| Activity |
In the entries below, every line that contains "shop" must be located and copied.
··· Material provided ···
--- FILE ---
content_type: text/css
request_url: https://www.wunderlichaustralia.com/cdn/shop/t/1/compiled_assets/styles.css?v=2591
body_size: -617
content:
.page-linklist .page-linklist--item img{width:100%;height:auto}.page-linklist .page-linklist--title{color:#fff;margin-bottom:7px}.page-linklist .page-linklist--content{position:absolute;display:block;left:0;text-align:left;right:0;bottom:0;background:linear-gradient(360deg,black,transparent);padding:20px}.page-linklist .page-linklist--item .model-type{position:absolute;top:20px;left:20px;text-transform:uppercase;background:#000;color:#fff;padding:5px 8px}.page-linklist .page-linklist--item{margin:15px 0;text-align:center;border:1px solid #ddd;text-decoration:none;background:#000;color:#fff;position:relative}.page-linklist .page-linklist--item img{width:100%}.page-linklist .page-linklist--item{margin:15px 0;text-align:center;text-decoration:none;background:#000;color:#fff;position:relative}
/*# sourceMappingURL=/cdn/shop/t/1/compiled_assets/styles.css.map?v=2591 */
···
| Written answer |
request_url: https://www.wunderlichaustralia.com/cdn/shop/t/1/compiled_assets/styles.css?v=2591
/*# sourceMappingURL=/cdn/shop/t/1/compiled_assets/styles.css.map?v=2591 */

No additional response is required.